Toquei ali então, por acaso, num assunto do maior agrado do americano. Logo após ao elogio a
residência, ele passou mais de quinze minutos nos explicando como ele, o pai e o irmão construiram a
casa sozinhos e o que o imóvel representava para ele. Manuela e eu nos entreolhamos com olhares de
“estamos contratados”e não estávamos enganados.
Agindo então, como se já estivéssemos selecionados, ele informou que pagava trinta e cinco dólares
por limpeza e que cada seção durava em média de uma hora e meia a duas horas e que havia casais
trabalhando para ele que faziam até cinco casas por dia.
- Is this something you guys would be interested in doing”? perguntou ele.
- Yes, yes, without a doubt- respondi enfático, sendo avalisado com gestos positivos pela Manuela.
Passamos então de imediato para a fase do treinamento que era feito na própria casa do americano. O
primeiro passo foi nos explicar quem faria o que. Eu, o homem, limparia os banheiros e passaria
aspirador de pó em todos os cômodos da casa, sem que houvesse necessidade de lavar nada. Tudo nos
banheiros: as pias, os espelhos as banheiras, os vasos sanitários os boxes do chuveiro e quaisquer outras
peças eram limpos com produtos de limpeza e papel toalha. O mesmo se passava com o trabalho da
mulher, ou seja, a limpeza da cozinha e a remoção do pó da casa. O casal faria as camas juntos, em
mútua ajuda. Nesse tipo de “cleaning” não estavam incluídos a limpeza de geladeiras, janelas, tetos,
varandas etc., mas somente ítens básicos. Ele forneceria todo o material de limpeza, incluindo o
aspirador de pó.
Passando por todos cômodos da casa, ele nos mostrou – com detalhes - como se processaria a
limpeza, de acordo com os padrões americanos.

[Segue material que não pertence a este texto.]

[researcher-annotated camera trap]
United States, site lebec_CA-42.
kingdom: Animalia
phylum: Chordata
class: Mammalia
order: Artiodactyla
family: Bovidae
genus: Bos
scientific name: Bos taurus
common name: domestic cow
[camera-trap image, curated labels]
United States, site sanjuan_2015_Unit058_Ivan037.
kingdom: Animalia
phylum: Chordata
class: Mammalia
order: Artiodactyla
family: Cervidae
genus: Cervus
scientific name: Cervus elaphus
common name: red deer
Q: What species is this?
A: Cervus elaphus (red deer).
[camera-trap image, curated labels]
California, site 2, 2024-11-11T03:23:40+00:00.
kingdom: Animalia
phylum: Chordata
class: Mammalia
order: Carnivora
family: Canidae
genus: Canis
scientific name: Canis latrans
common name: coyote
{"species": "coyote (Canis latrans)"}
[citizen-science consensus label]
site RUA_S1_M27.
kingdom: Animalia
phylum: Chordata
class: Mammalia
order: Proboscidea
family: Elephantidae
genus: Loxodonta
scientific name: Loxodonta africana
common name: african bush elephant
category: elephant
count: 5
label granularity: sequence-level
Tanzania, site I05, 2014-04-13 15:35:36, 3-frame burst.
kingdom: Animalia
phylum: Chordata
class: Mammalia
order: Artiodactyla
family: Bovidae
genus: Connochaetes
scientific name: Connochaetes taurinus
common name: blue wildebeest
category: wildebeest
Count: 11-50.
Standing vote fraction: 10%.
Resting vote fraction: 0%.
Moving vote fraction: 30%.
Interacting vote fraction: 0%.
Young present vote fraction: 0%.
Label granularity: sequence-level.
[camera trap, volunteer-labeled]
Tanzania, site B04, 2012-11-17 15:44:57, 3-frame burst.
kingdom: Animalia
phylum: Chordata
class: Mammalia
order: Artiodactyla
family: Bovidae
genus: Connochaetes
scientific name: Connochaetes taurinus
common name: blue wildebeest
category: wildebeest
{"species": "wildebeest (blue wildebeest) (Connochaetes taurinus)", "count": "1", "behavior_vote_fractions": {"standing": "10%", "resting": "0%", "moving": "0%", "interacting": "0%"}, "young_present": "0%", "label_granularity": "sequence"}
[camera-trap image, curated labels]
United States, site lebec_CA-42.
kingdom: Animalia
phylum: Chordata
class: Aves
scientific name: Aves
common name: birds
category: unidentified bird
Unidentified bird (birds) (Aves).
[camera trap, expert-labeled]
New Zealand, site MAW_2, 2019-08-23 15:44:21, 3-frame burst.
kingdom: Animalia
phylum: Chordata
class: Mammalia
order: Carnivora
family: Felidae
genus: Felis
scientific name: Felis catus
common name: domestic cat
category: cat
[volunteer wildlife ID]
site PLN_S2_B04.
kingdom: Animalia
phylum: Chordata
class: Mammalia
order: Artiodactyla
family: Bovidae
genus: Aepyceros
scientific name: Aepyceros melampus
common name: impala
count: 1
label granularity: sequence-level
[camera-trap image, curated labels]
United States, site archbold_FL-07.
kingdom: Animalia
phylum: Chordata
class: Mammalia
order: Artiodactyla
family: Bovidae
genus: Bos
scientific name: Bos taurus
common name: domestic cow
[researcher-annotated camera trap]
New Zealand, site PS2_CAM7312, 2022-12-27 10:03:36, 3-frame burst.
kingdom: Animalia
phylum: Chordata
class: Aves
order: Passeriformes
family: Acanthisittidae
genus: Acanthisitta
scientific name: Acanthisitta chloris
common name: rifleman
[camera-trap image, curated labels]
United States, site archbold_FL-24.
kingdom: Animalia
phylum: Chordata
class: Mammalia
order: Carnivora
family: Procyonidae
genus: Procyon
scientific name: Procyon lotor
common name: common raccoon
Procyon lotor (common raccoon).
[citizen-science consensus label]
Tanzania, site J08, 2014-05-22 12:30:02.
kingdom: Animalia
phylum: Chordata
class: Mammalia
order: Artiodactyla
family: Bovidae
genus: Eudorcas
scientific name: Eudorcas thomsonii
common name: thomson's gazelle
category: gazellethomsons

- Poxa, mas que moleza,” sussurei para a Manuela, enquanto Scott pegava, numa sala contígua, os
papéis que tínhamos que preencher para que começássemos a trabalhar.
Ficou acertado então que começaríamos dentro de três dias prenchendo lacunas, pois o horário da
semana já estava praticamente feito e ele nos colocaria, portanto, onde ainda houvessem hiatos no
calendário. Na semana seguinte, então, começaríamos em rítmo integral, o que nos pareceu perfeito,
pois eu ainda teria a oportunidade de ir tentiando com o Cidinho, lhe dando tempo para arrumar outro
ajudante.
Antes de sairmos, ele nos disse que naquele mesmo dia, haviam duas “cleanings”marcadas para a
parte da tarde que teriam que ser remarcadas, pois o casal assinalado para fazê-las teve um problema e
não poderiam honrar o compromisso. Nos perguntou então se queríamos fazê-las, lembrando que ele
pagava mediante a conclusão do trabalho e ele providenciava o devido transporte. Topamos no ato.